Multigel analysis after single and multiple loading. (A) Single loading of 208-12 DNA. The DNA (20 ng/μL) and T3 phage, used as internal marker, were electrophoresed using a standard eight-lane gel. The percentages of agarose are indicated above the lanes. The T3 phage can partially dissociate, liberating its genomic DNA (indicated as T3 DNA). Migration distances were measured and used to determine the P_e, R_e, and μ′₀. (B) Multiple-loading of multigel. A similar gel setup was used to analyze 208-12 DNA, at a concentration of 20 ng/μL, sequentially loaded with T3 phage at 1-h intervals. (C) Multiple-loading of multigel. 208-12 NA was electrophoresed at concentrations ranging from 20 to 2.5 ng/μL after sequential loading with internal control T3 phage at 1-h intervals. Note: the loading order was different from that of A and B. Migration distances were recorded and used as described above.

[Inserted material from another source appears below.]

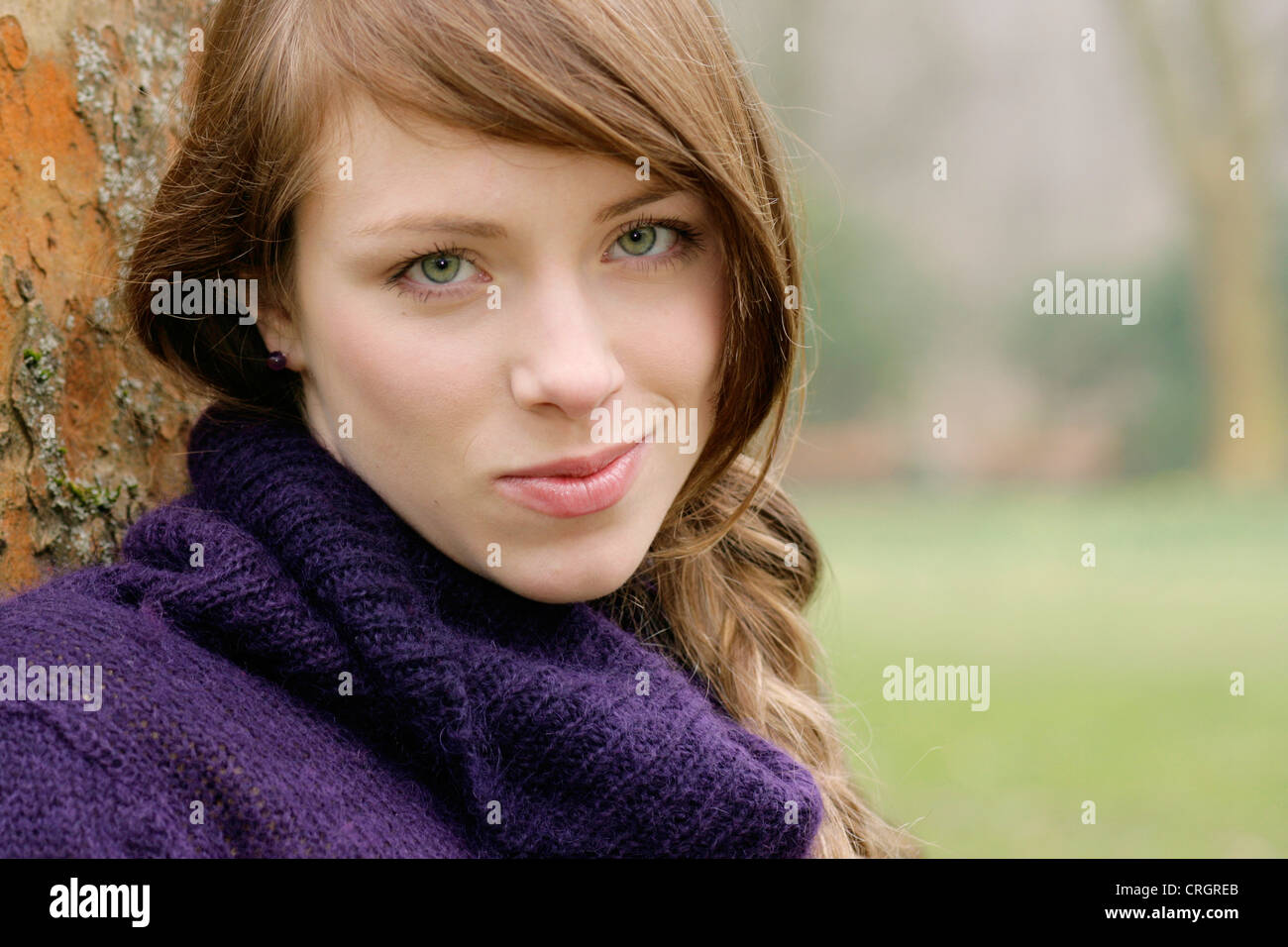 nice young woman leaning at a stem, Germany Stock Photo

All gels were stained with SYBR green.

Figure 2

AFM images of saturated NA at 20 ng/μL. Reconstituted NAs were deposited on 3-aminopropyltriethoxysilane-treated mica slides and imaged by AFM. Individual nucleosomes are indicated by white arrowheads. The nucleosomes were counted on each individual NA. The average number of nucleosomes was determined to be 10–11 per NA template.

Figure 3

QAGE analysis of saturated NA stability as a function of concentration. (A) SYBR green staining of the multigel revealed the location of the internal marker T3 phage. The migration distances were used to determine the P_e of the various gels. The agarose percentages are indicated above the lanes. (B) Multiple loading of saturated NAs at concentrations ranging from 20 to 1.25 ng/μL. After electrophoresis, the DNA was transferred to a membrane and probed by Southern hybridization (using probes recognizing the T3 phage DNA and the 208 DNA sequence). Distances of migration of the sequentially loaded samples were used to calculate the R_e and μ′₀.

Figure 4

Stability of saturated NAs as a function of concentration. (A) The number of nucleosomes present on the NA at various concentrations was derived from the multigel analysis. The DNA concentrations are indicated on the x axis. The number of nucleosomes per NA is indicated on the y axis. (B) AFM images of saturated NA at 1.25 ng/μL. The average number of nucleosomes per DNA template was estimated to be between six and eight per individual NA.

Figure 5

Stability of subsaturated NAs as a function of concentration. As for saturated NAs, chromatin samples assembled at ratios R = 0.8 (black bars), R = 0.6 (gray bars), and R = 0.4 (white bars) were sequentially diluted and electrophoresed in multigels. DNA concentrations are indicated on the x axis. The number of nucleosomes per NA is indicated on the y axis.

Figure 6

Histone composition of NAs at high and low concentrations. Coomassie staining enhanced with silver of NAs at concentrations ranging from 20 ng/μL to 0.625 ng/μL recovered after MgCl₂ precipitation. The location of the core histones is indicated on the left side. Note that histones H2A and H2B tend to comigrate. The black arrowheads indicate the position of the molecular weight markers.